Wärmebrücken: Unter dem Fenster oder in Zimmerecken gelangt warme Raumluft leichter nach außen - dort kann Schimmel entstehen. Ein Infrarot-Thermometer kann bei der Suche nach Wärme- und Kältebrücken helfen

Wärmebrücken sind oft die Ursache für Schimmelbildung im Haus. Haben Hausbesitzer einen solchen Verdacht, sollten sie ein Infrarot-Thermometer zum Einsatz bringen. Alarmiert sein müssen sie, wenn die Stelle an der Wand kälter als 12,5 Grad ist bei einer Zimmertemperatur von 20 Grad und einer relativen Luftfeuchtigkeit von 50 Prozent. Darauf weist Andreas Skrypietz, Leiter der Kampagne "Haus sanieren - profitieren" der Deutschen Bundesstiftung Umwelt, hin.
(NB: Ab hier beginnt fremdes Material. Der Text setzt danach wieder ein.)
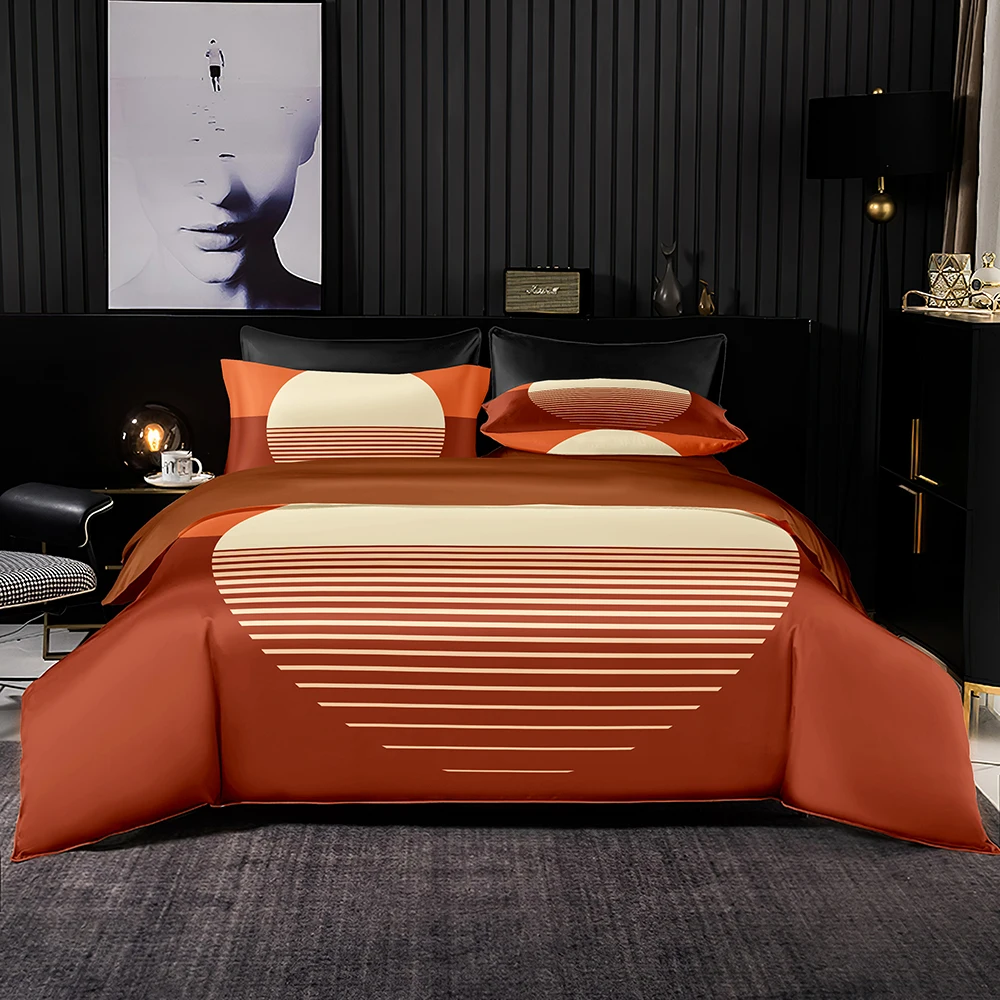 Light Brown Bedding Set African Style Duvet Cover Black White Strips Pattern 220x240 with Pillowcase for Queen King Size | Дом и сад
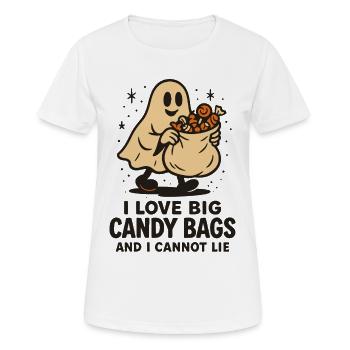 I Love Big Candy Bags Halloween Funny Saying Ghost - Women's Breathable T-Shirt - white - Front - AI Model Female 172 dark (172cm)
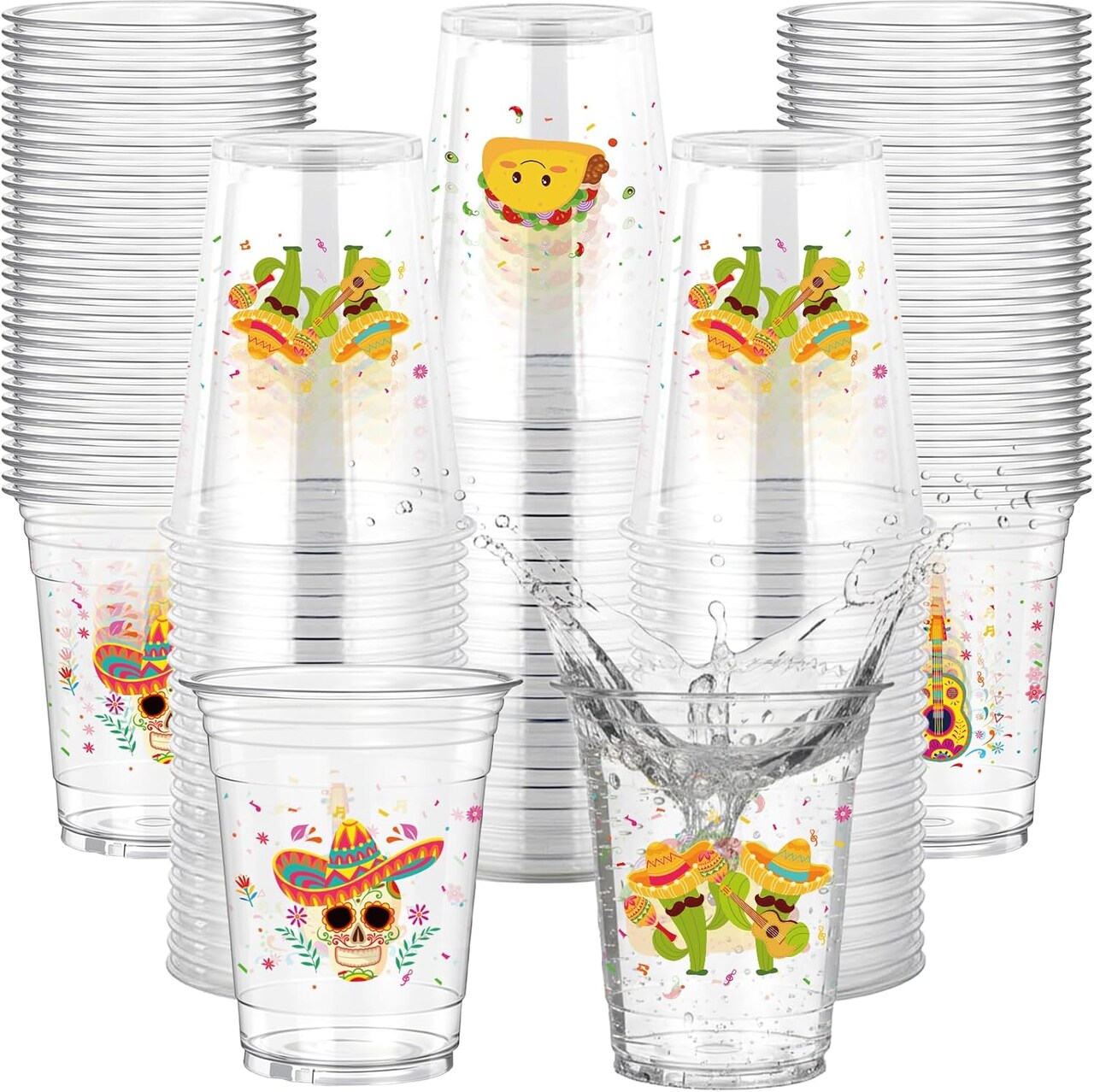 100 PCS Mexican Fiesta Party Cups – 12 oz Cinco de Mayo Disposable Plastic Drinkware – Clear Cups with Taco, Cactus, Sombrero & Guitar Designs – Birthday, Taco Night & Fiesta Party Supplies – Perfect for Mother's Day Card Making Displays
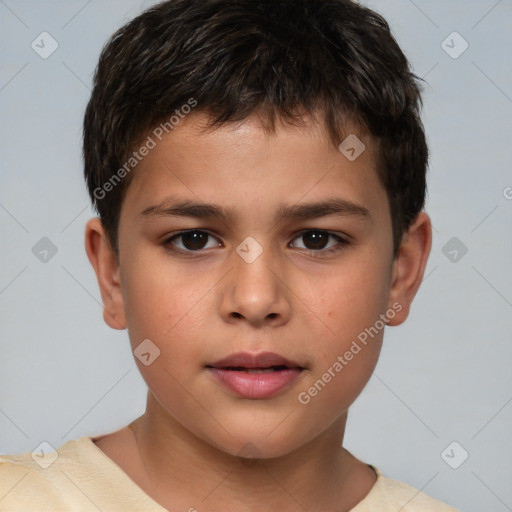 Neutral white child male with short  brown hair and brown eyes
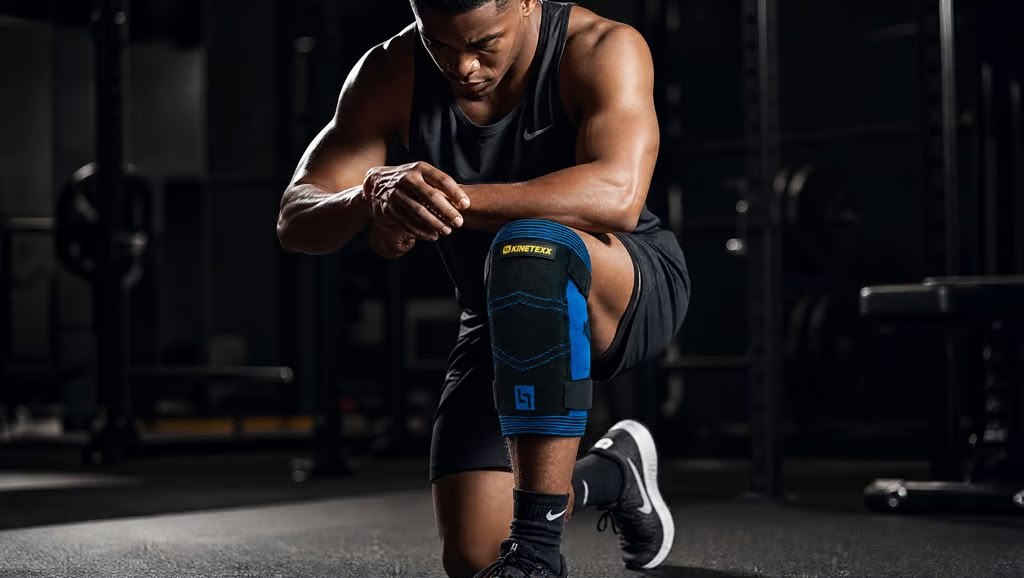 An athlete fitting the Kinetexx knee support before training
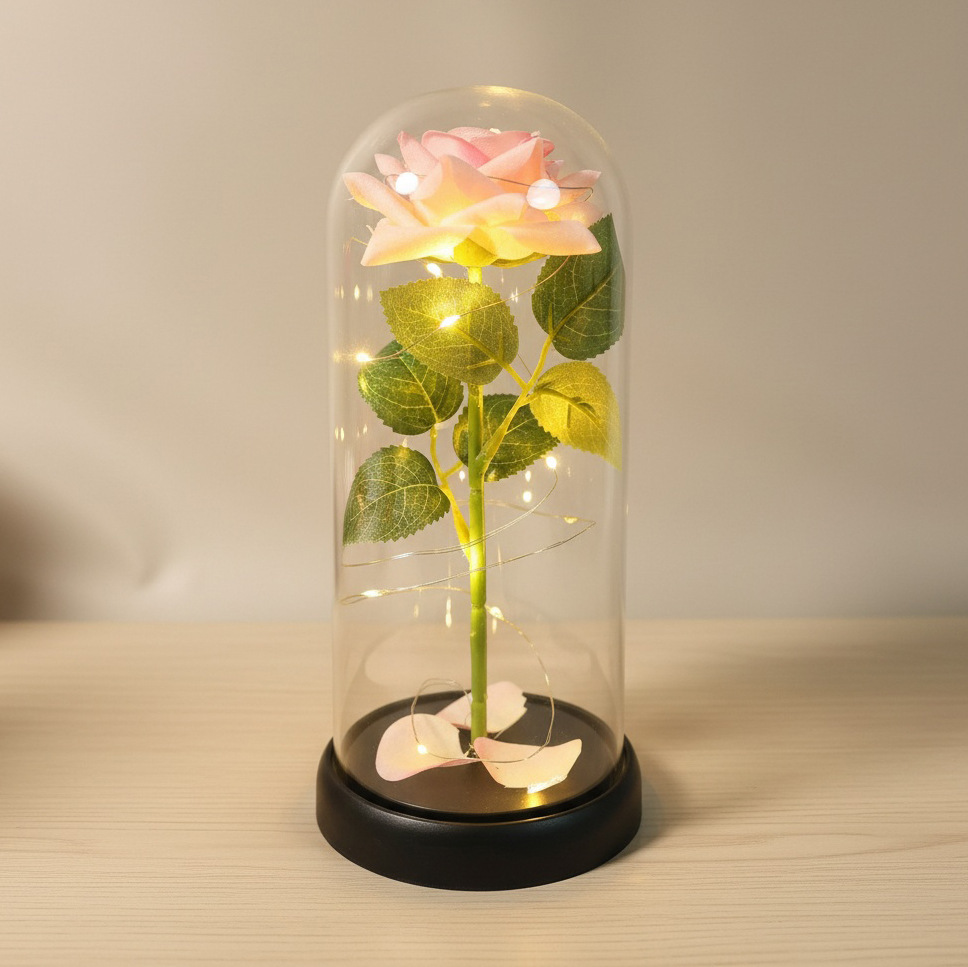 Simulación transfronteriza rosa inmortalidad flor cubierta de vidrio decoración de cumpleaños Qixie 520 Día de San Valentín regalo creativo del Día de la Madre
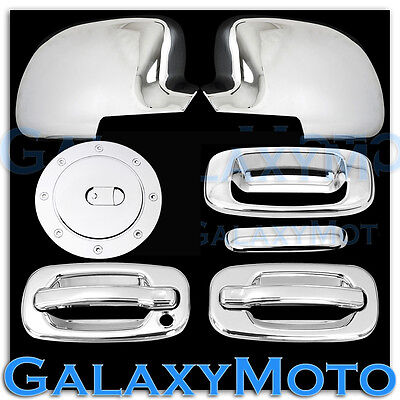 99-06 Chevy Silverado Chrome Mirror+2 Door handle w/o PSG KH+Tailgate+GAS Cover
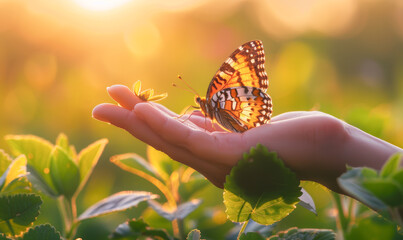 A hand holding a butterfly in a field of green grass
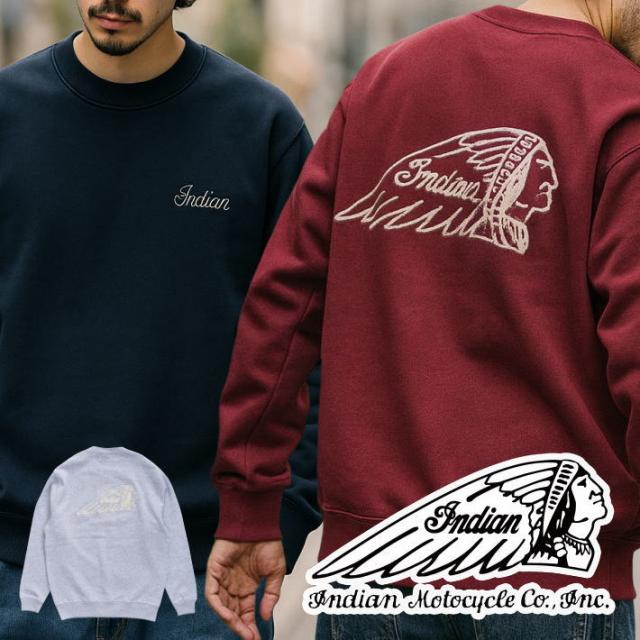 Indian Motocycle インディアン スウェット トレーナー メンズ レディース IC-2657 7986583  背面刺繍 Basic sweat embroidery ロゴ刺繍 ブランド シンプル 送料無料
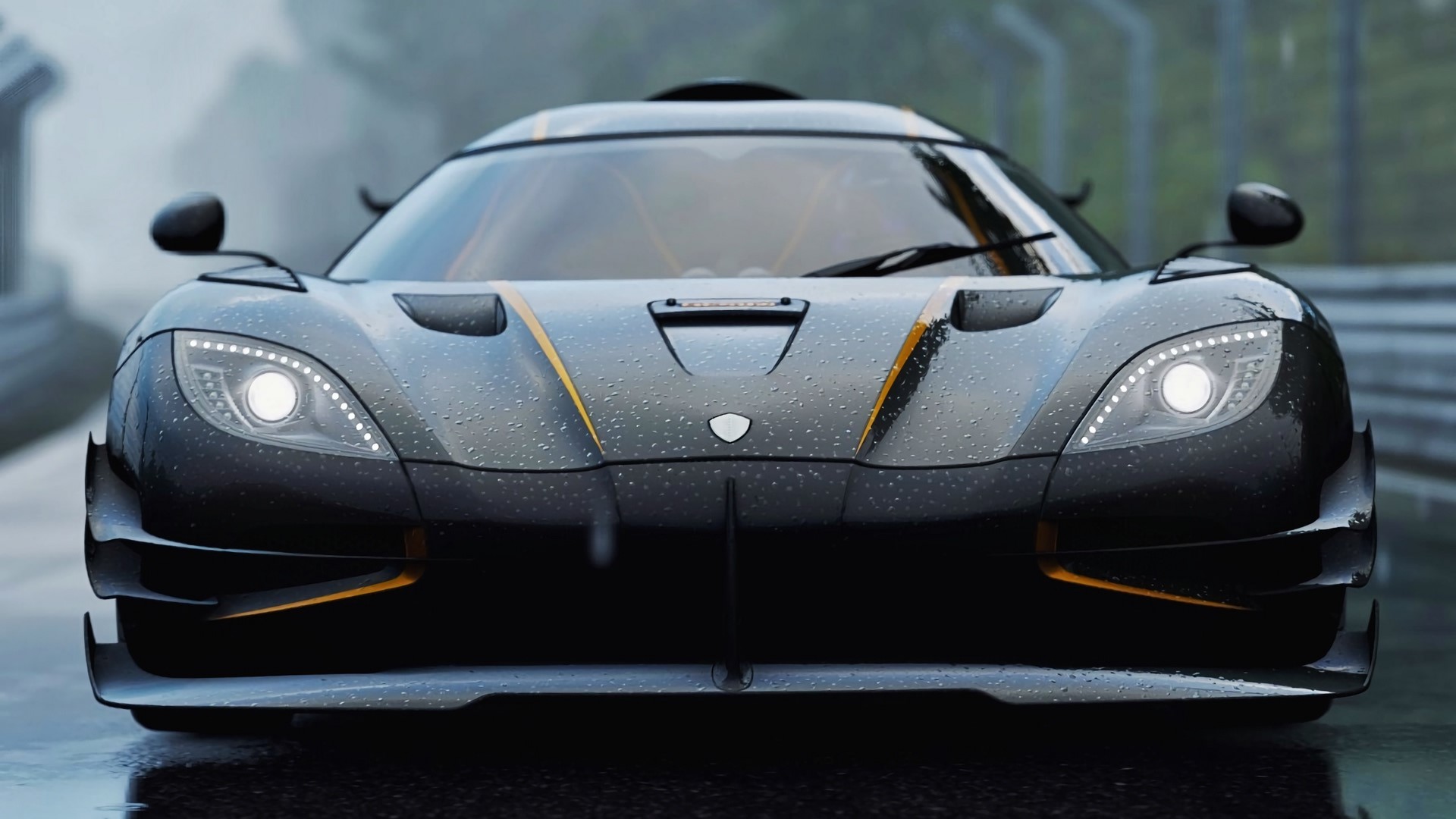 A sleek black Koenigsegg supercar glistens with raindrops on a race track, exuding power and elegance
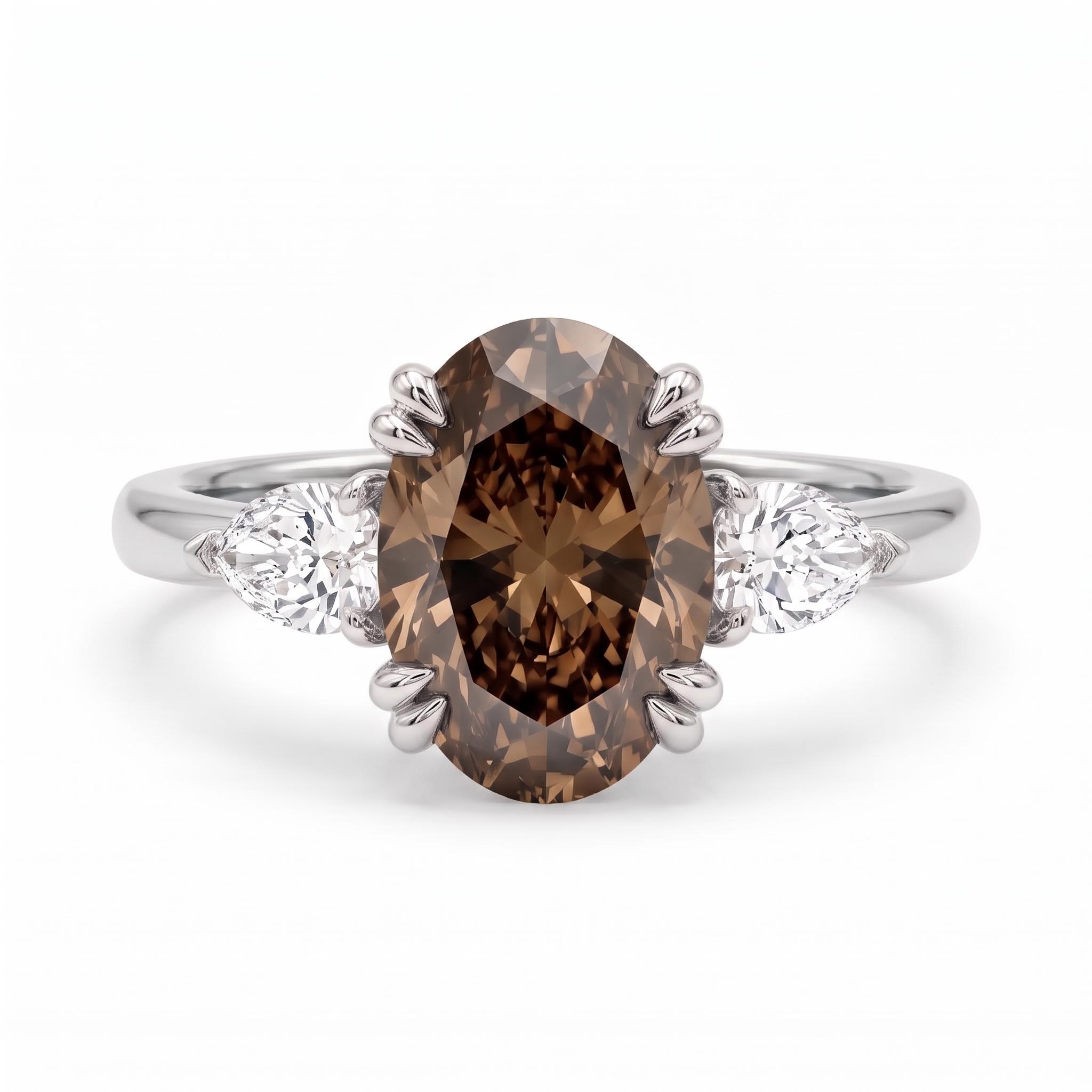 5.48 ct.tw. Oval Cut Coffee Chocolate Stone Three Stone Engagement Ring 5.48 ct.tw. Oval Cut Coffee Chocolate Stone Three Stone Engagement Ring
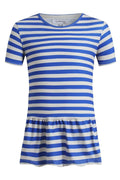 Alma Rüschen-T-Shirt (Kinder) | Streifen-Elfenbein-Cobolt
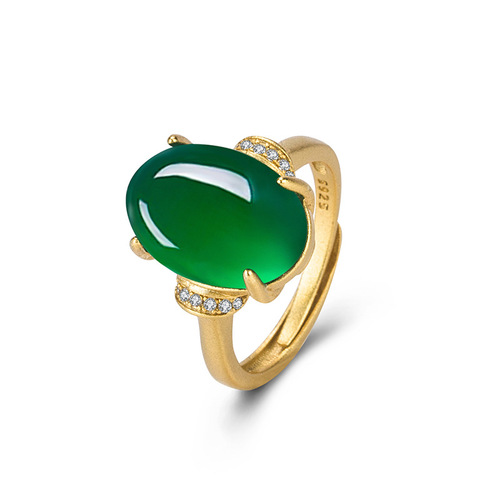 Retro Ethnic Green Agate Ring for Women, Ancient Gold Green Jadeite Ring, Simple and Fashionable Jewelry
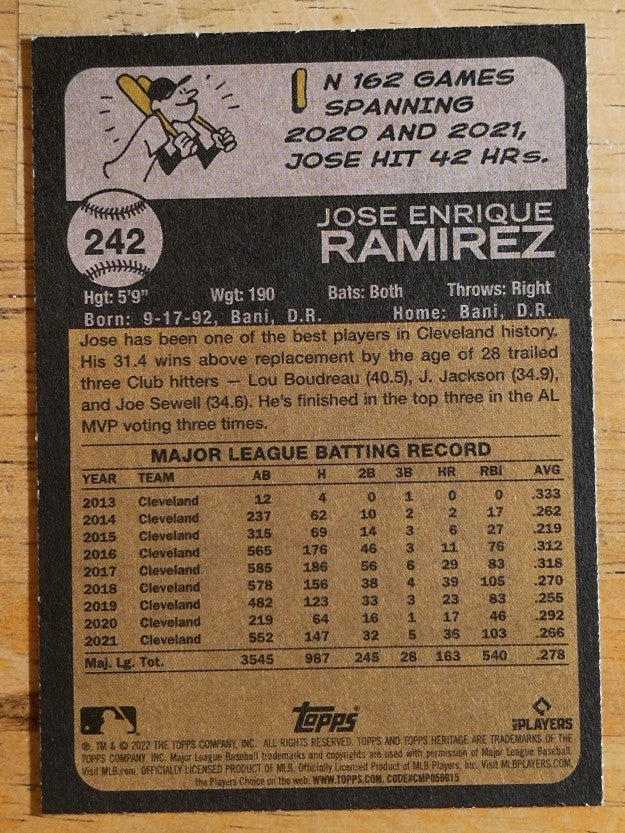 2022 Topps Heritage #242 Jose Ramirez
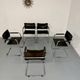 Lot of 5 tubular metal leather chairs designed by Mart Stam, Bauhaus, 1970s.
Wärmebrücken - oft auch als Kältebrücken bezeichnet - sind Stellen, an denen warme Raumluft leichter nach außen gelangt als andernorts. Typische Stellen für Wärmebrücken sind Zimmerecken und Fenster sowie Stellen, an denen mehrere Bauteile aneinander grenzen - zum Beispiel eine Geschossdecke an die Wand. Hier kondensiert Feuchtigkeit aus der Luft - und Schimmelpilze wachsen.